The artist’s vast archive, featuring more than 80,000 items, has found a permanent (and public) home in east London
Good news, Bowie fans! The cultural icon’s vast personal archive is coming to London, where the V&A will host a publicly-available collection of more than 80,000 items, spanning over six decades, with the aim of creating a “new sourcebook for the Bowies of tomorrow”.
Featuring costumes, hand-written lyrics, instruments, set design, letters, artwork, and more, the archive is set to offer a biographical account of Bowie’s life and creativity. Visitors will be able to take in everything from hand-sketched costume ideas and album artwork – plus lyrics to songs such as “Heroes” and “Fame” – as well as fully-realised outfits spanning the Ziggy Stardust era, Aladdin Sane tour, and late 90s album Earthling, which saw Bowie wear a union jack coat designed in collaboration with Alexander McQueen.
Elsewhere, the spotlight will be on some of Bowie’s most famous collaborations. Instruments such as Brian Eno’s synthesiser, played on Low and Heroes, will offer a glimpse into a pioneering music career, while a collage of film stills from Nicolas Roeg’s The Man Who Fell to Earth will trace his impact on cinema. Prints, negatives, and large-format photographs from the likes of Helmut Newton and Terry O’Neill will also be on display, alongside unrealised projects that have never been revealed to the public.
Where will this unprecedented collection be held, you ask? Well, given its vast scope, you might not be surprised to hear that it will live in its own special venue, the David Bowie Centre for the Study of Performing Arts, set to open as part of east London’s V&A East Storehouse in 2025.
The V&A previously dipped into Bowie’s extensive archive for an exhibition in 2013, three years before the artist’s death, but that apparently only “scratched the surface”. “David Bowie was one of the greatest musicians and performers of all time,” says the museum’s director, Tristram Hunt. “The V&A is thrilled to become custodians of his incredible archive, and to be able to open it up for the public.”

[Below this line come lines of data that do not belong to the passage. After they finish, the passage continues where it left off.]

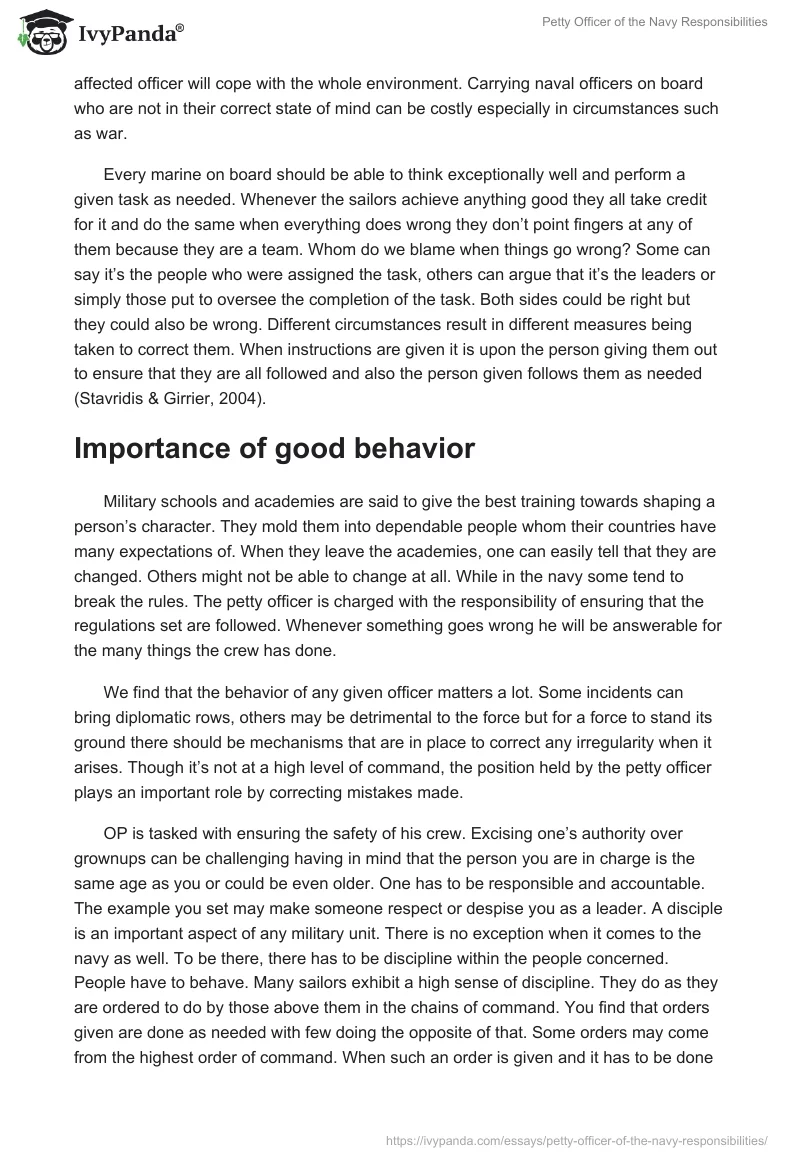 IvyPanda®

Petty Officer of the Navy Responsibilities

affected officer will cope with the whole environment. Carrying naval officers on board who are not in their correct state of mind can be costly especially in circumstances such as war.

Every marine on board should be able to think exceptionally well and perform a given task as needed. Whenever the sailors achieve anything good they all take credit for it and do the same when everything does wrong they don't point fingers at any of them because they are a team. Whom do we blame when things go wrong? Some can say it's the people who were assigned the task, others can argue that it's the leaders or simply those put to oversee the completion of the task. Both sides could be right but they could also be wrong. Different circumstances result in different measures being taken to correct them. When instructions are given it is upon the person giving them out to ensure that they are all followed and also the person given follows them as needed (Stavridis & Girrier, 2004).

Importance of good behavior

Military schools and academies are said to give the best training towards shaping a person's character. They mold them into dependable people whom their countries have many expectations of. When they leave the academies, one can easily tell that they are changed. Others might not be able to change at all. While in the navy some tend to break the rules. The petty officer is charged with the responsibility of ensuring that the regulations set are followed. Whenever something goes wrong he will be answerable for the many things the crew has done.

We find that the behavior of any given officer matters a lot. Some incidents can bring diplomatic rows, others may be detrimental to the force but for a force to stand its ground there should be mechanisms that are in place to correct any irregularity when it arises. Though it's not at a high level of command, the position held by the petty officer plays an important role by correcting mistakes made.

OP is tasked with ensuring the safety of his crew. Excising one's authority over grownups can be challenging having in mind that the person you are in charge is the same age as you or could be even older. One has to be responsible and accountable. The example you set may make someone respect or despise you as a leader. A disciple is an important aspect of any military unit. There is no exception when it comes to the navy as well. To be there, there has to be discipline within the people concerned. People have to behave. Many sailors exhibit a high sense of discipline. They do as they are ordered to do by those above them in the chains of command. You find that orders given are done as needed with few doing the opposite of that. Some orders may come from the highest order of command. When such an order is given and it has to be done

https://ivypanda.com/essays/petty-officer-of-the-navy-responsibilities/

“Bowie’s radical innovations across music, theatre, film, fashion and style – from Berlin to Tokyo to London – continue to influence design and visual culture and inspire creatives from Janelle Monáe to Lady Gaga to Tilda Swinton and Raf Simons.” Now that they’ve been secured by the V&A with the purpose of putting them on public display, they’ll hopefully continue to inspire creatives for generations to come.